What, me worry? said...

“Hill detests corporate coffee mills and would never be caught dead in something as petit-bourgeois as a Starbucks, which is why I come here so often.”

“According to my former Vice President and Father of the Internet, thanks to global warming we’ll be growing coffee beans in northern Greenland within a decade.”

Straight8 said...

No, really. Does this coat make my butt look big?

Mr. Right said...

"Hey, guys, get your act in gear and get me some action over here, stat! You know I always take my coffee with cream and sugar!"

Mr. Right said...

MONICA (from under the table): "Mr. President, we have to stop meeting like this..." {zzziiiipppp!!!}

Silhouette said...

Ha! You thought to distract me with an ex-president and secret service agents, but I see Waldo's elbow!

Mr. Right said...

Coming this summer to a theater near you:

A fastidious and somewhat effeminate Secret Service Agent is forced to live with a slovenly, skirt-chasing ex-President after his wife finally kicks him out. Can these two men share a trendy apartment on Manhattan's Upper East Side --- without driving each other crazy?

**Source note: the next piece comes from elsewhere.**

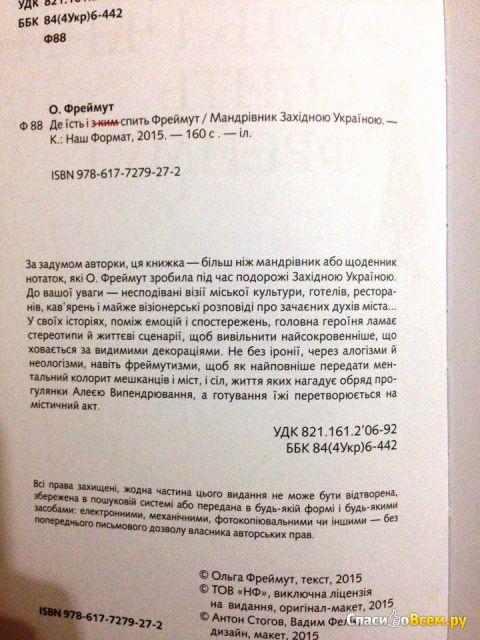 """Книга """"Где ест и с кем спит Фреймут"""", Ольга Фреймут фото"""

Steve Martin and Bill Clinton are...

The Odd Couple.

Rated PGDA (Pretty Gawdamn Awful!)

MP Martin said...

You can sit there with that smirk on your face and ask your questions little girl, but I did everything in my power to stop that little Columbian from hijacking a burro and riding it into the World Trade Center. Now hand me that sugar, my coffee's bitter. And get on the floor and biggie size my fries for me. Mmmmfff mmmfff mmmfff... Another muffburger over here please!

Submariner said...

Trenchcoat guy's thought bubble: "I dunno... They used to be friends, but should I let Staphanopolous 'get a Latte and chat with Bill'?"